Charpentier studied microbiology, biochemistry and genetics in Paris. She obtained her PhD from the renowned Pasteur Institute. Following research positions in New York, at The Rockefeller University, Skirball Institute and New York University Medical Center, and in Memphis at St Jude’s Research Hospital, she returned to Europe in 2002 and established a research group at the Max F. Perutz Laboratories, University of Vienna and six years later at the Laboratory for Molecular Infection Medicine Sweden (MIMS) at the University of Umeå in Sweden.  In 2013, Emmanuelle Charpentier was offered an Alexander von Humboldt Professorship at the nominating institutions, the Helmholtz Centre for Infection Research and the Hannover Medical School enticing Charpentier to Germany. The Max Planck Society appointed the French microbiologist as Scientific Member and as a Director at the Max Planck Institute for Infection Biology in Berlin with effect from October 1, 2015.
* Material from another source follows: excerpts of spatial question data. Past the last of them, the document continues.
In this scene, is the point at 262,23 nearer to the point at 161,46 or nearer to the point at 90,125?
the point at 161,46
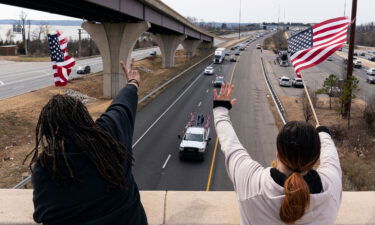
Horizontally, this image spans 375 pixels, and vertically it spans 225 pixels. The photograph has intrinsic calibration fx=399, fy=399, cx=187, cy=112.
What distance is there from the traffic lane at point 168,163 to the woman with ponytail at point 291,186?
15.8 m

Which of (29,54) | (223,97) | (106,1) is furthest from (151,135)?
(29,54)

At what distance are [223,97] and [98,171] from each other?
1.27 metres

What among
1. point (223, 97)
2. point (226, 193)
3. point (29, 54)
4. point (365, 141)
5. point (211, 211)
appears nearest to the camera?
point (223, 97)

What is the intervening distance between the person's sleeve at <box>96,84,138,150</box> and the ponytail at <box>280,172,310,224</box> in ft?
3.55

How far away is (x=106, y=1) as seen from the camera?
28469 mm

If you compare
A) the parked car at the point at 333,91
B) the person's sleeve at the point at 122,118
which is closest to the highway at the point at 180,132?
Answer: the parked car at the point at 333,91

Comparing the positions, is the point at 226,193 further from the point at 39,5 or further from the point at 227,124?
the point at 39,5

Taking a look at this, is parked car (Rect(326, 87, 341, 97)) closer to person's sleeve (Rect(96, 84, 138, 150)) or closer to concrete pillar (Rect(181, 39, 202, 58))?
person's sleeve (Rect(96, 84, 138, 150))

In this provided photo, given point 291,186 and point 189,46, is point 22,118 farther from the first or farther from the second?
point 189,46

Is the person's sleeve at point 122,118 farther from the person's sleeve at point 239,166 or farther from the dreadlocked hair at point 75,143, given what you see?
the person's sleeve at point 239,166

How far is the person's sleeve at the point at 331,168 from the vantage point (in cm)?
237

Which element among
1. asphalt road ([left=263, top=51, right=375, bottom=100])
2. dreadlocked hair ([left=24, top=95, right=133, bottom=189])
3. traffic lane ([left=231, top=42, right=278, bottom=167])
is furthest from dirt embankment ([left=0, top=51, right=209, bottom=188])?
asphalt road ([left=263, top=51, right=375, bottom=100])

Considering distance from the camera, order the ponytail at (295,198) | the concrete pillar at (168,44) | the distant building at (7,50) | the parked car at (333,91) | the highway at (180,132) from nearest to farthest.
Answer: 1. the ponytail at (295,198)
2. the highway at (180,132)
3. the parked car at (333,91)
4. the concrete pillar at (168,44)
5. the distant building at (7,50)

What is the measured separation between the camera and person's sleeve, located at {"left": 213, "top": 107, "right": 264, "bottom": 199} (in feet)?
7.63
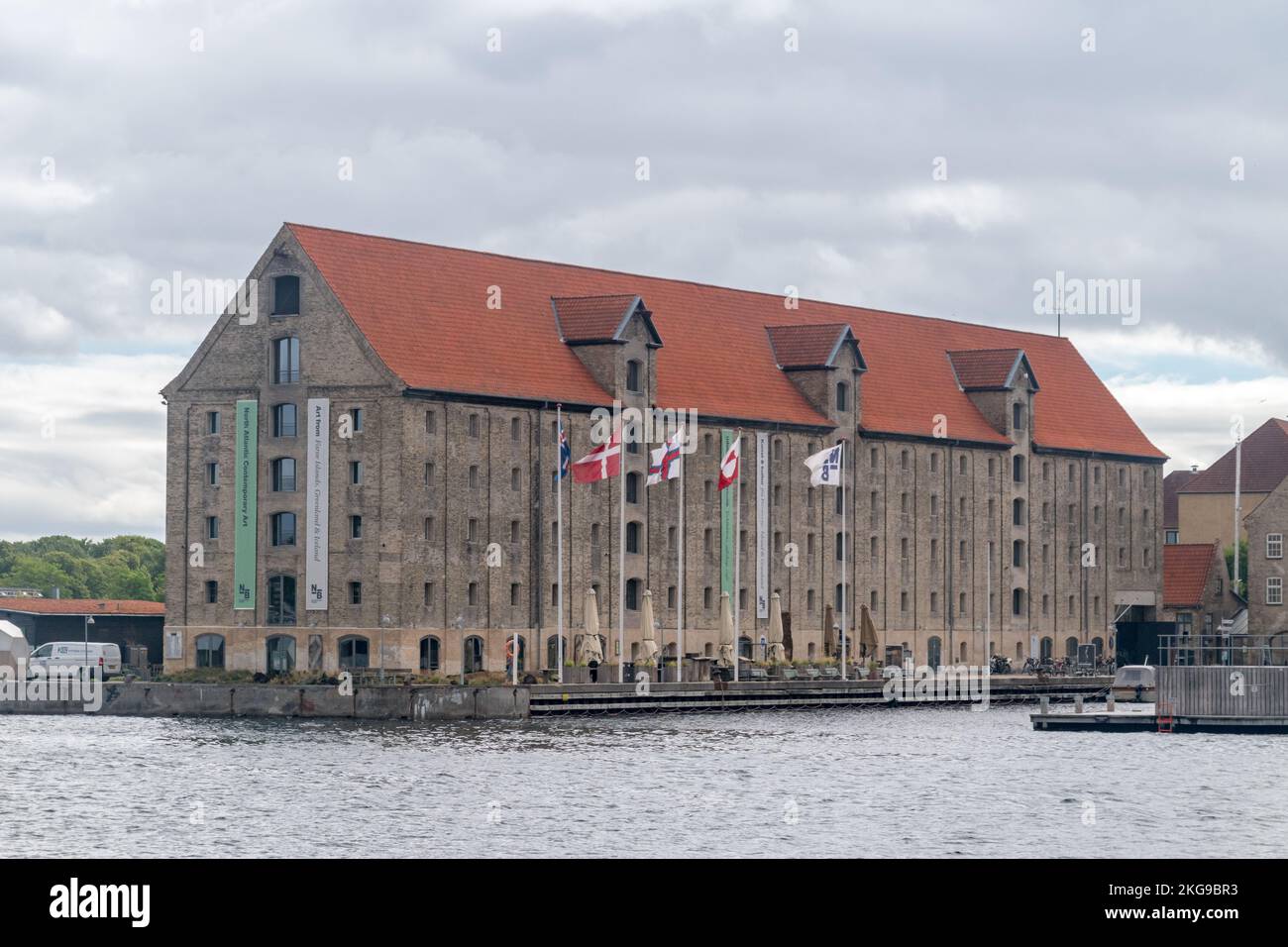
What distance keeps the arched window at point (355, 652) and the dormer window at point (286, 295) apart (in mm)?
14179

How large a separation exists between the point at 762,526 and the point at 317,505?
25.1 m

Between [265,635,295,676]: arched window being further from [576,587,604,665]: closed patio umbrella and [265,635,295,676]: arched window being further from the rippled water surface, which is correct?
[576,587,604,665]: closed patio umbrella

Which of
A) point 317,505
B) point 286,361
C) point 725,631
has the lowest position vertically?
point 725,631

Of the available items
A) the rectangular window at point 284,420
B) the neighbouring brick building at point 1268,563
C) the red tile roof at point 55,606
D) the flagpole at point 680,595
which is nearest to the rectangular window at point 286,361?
the rectangular window at point 284,420

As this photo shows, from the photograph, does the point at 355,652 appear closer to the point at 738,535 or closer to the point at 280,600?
the point at 280,600

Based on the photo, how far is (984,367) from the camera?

The Leibniz Prize for Benjamin List recognizes a highly innovative and world-renowned chemist who founded an entirely new field of catalysis research. As a young assistant professor, List discovered the proline-catalysed intermolecular aldol reaction. This was one of the foundations for organocatalysis, which made it possible for the first time to forego metal catalysts and instead use natural substances as catalysts in the manufacture of chemical products and other key industrial technologies. Most organic catalysts are less toxic than standard metal catalysts. Furthermore, they are easily retrievable and thus contribute significantly to a more sustainable and more resource-efficient chemistry.

Benjamin List, who was already very interested in chemistry even as a young schoolboy, studied in Berlin and obtained his Ph.D. under Johann Mulzer in Frankfurt/Main. As a postdoc in La Jolla, California, he turned to biologically oriented chemistry, where he made his far-reaching first discovery. He came to the Max Planck Institut für Kohlenforschung (Coal Research) in Mülheim/Ruhr in 2003, first as a Working Group Leader, then as Director in 2005.

The Joint Committee of the German Research Foundation (DFG) conferred the 2016 Leibniz Prize on ten scientists in Bonn on 10 December. These scientists were previously selected from 120 recommendations made by the Nominations Committee. Of the ten new prizewinners, three each are from the life sciences, the natural sciences and the humanities and social sciences, and one is from the engineering sciences. The Prize will be awarded in Berlin on 1 March 2016.